#### Task requirements
Can you rewrite the stretch of the data from the line containing "Comparing the objects, is" through the end of the data, changing "cabinet" to "cupboard" and leaving everything else as it is?

#### Data entries
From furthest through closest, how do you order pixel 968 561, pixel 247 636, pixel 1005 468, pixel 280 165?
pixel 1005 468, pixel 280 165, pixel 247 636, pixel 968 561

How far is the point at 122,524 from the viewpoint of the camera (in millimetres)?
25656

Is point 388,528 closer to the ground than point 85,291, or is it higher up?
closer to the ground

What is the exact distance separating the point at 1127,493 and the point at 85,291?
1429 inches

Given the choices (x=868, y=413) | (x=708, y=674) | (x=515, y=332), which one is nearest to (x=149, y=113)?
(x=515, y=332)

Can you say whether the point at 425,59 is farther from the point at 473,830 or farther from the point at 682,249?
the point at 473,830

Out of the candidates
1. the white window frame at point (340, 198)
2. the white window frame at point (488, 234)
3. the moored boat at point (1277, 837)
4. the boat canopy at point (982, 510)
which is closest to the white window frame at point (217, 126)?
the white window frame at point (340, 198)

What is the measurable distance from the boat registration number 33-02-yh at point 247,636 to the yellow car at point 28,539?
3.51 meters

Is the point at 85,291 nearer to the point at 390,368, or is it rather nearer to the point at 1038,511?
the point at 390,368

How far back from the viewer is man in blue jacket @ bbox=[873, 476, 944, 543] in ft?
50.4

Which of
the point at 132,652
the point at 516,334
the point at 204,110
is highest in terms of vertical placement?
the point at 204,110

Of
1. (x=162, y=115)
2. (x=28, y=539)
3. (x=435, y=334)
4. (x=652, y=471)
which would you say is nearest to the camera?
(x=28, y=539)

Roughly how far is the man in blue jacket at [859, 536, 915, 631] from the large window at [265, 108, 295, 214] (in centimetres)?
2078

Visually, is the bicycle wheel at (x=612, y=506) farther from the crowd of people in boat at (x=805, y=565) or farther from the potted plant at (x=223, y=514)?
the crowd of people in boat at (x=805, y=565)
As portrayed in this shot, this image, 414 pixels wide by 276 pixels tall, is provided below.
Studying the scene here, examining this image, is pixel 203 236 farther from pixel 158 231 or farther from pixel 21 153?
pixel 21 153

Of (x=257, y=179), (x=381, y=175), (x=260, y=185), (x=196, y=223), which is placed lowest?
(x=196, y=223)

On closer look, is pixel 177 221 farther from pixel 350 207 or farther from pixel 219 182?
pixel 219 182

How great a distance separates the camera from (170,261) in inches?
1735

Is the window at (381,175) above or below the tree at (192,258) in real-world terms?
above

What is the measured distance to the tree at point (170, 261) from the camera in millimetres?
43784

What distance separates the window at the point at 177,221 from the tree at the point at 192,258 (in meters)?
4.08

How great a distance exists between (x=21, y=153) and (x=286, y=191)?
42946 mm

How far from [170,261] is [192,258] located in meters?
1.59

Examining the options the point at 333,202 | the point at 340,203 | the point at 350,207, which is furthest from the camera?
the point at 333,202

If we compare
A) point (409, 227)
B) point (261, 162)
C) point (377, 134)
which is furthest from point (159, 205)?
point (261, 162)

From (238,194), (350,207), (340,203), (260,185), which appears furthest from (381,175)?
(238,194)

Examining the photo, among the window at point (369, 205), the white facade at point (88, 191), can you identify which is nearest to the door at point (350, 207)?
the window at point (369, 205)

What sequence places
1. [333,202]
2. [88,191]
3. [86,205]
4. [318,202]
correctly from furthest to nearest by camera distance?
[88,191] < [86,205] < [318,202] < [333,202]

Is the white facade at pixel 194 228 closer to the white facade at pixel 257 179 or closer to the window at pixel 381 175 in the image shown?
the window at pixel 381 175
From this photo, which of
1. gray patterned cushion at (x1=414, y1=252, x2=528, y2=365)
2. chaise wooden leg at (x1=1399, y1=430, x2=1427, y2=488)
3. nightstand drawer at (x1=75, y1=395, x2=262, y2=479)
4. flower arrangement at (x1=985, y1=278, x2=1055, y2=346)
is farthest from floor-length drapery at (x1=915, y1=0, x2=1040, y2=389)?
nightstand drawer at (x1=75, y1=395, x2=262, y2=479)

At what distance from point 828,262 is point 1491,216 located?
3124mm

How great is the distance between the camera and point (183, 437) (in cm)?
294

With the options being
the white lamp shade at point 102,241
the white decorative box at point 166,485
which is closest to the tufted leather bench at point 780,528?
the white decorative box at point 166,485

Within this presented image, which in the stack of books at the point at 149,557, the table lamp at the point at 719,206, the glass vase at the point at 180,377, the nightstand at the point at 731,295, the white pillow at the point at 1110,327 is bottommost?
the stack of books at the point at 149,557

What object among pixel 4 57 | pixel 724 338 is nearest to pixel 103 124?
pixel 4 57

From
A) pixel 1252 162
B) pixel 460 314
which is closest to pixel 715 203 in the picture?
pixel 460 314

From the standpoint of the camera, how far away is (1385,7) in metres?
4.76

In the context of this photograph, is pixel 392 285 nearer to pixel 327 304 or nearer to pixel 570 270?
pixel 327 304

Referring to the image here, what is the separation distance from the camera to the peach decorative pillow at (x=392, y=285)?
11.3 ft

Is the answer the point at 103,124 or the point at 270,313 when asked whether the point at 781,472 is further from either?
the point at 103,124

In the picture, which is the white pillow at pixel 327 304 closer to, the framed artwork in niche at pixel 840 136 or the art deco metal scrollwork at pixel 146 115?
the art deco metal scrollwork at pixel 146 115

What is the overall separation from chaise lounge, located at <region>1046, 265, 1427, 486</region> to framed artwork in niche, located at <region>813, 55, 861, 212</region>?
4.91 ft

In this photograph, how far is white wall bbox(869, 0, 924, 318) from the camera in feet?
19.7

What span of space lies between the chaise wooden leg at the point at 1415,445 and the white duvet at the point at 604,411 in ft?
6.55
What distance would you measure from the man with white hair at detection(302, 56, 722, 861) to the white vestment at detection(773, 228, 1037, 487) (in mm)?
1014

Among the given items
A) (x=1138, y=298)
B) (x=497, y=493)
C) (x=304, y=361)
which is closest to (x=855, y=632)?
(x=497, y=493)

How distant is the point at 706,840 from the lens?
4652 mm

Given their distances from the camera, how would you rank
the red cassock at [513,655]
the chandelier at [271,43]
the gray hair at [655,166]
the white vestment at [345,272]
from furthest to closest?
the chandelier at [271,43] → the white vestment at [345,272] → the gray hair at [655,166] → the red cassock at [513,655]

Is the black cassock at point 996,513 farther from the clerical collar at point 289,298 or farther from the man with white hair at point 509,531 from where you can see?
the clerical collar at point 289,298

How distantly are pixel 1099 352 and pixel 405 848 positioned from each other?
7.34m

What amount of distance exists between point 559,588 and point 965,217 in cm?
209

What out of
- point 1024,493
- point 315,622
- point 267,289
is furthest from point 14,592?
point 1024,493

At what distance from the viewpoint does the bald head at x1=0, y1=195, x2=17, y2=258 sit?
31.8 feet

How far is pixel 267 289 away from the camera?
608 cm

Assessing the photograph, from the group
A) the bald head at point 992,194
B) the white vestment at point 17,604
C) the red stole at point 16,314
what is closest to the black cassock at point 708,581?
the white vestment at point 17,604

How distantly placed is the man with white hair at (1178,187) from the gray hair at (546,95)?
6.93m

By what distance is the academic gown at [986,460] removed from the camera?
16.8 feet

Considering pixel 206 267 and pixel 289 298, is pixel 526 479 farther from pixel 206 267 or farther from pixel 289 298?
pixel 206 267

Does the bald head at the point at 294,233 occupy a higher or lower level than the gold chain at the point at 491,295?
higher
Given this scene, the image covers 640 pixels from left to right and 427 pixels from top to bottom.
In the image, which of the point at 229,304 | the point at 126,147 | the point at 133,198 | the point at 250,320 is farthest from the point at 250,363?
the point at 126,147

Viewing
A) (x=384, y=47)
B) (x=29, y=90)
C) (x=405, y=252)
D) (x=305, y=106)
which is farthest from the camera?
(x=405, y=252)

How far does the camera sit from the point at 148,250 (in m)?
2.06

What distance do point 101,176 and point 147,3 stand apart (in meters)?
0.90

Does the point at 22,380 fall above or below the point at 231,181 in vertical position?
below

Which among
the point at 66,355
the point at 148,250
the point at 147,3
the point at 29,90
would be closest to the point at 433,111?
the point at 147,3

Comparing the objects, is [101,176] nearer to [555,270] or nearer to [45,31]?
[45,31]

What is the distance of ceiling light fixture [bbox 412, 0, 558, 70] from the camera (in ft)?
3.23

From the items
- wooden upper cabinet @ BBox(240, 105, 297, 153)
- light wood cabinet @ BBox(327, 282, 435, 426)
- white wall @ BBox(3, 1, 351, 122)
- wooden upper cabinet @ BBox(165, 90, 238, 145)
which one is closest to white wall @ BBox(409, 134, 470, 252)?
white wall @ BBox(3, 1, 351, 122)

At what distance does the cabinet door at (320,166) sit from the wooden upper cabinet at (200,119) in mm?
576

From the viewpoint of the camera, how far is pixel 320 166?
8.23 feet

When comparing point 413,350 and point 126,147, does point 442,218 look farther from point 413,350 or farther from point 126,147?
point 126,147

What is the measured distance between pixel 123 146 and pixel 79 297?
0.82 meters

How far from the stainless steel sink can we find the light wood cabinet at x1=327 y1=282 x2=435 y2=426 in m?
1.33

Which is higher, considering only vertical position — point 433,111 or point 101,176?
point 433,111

#### Final answer
Comparing the objects, is [101,176] nearer to [555,270] or nearer to [45,31]?
[45,31]

What is the distance of ceiling light fixture [bbox 412, 0, 558, 70] from the camera (in ft)?
3.23

From the items
- wooden upper cupboard @ BBox(240, 105, 297, 153)
- light wood cupboard @ BBox(327, 282, 435, 426)
- white wall @ BBox(3, 1, 351, 122)
- wooden upper cupboard @ BBox(165, 90, 238, 145)
which one is closest to white wall @ BBox(409, 134, 470, 252)?
white wall @ BBox(3, 1, 351, 122)

At what distance does the cupboard door at (320,166) sit from the wooden upper cupboard at (200,119) in mm?
576

From the viewpoint of the camera, how far is pixel 320 166?
8.23 feet

When comparing point 413,350 and point 126,147, does point 442,218 look farther from point 413,350 or farther from point 126,147?
point 126,147

What is the measured distance between pixel 123 146 and pixel 79 297?
0.82 meters

How far from the stainless steel sink can we find the light wood cupboard at x1=327 y1=282 x2=435 y2=426 in m?
1.33

Which is higher, considering only vertical position — point 433,111 or point 101,176?
point 433,111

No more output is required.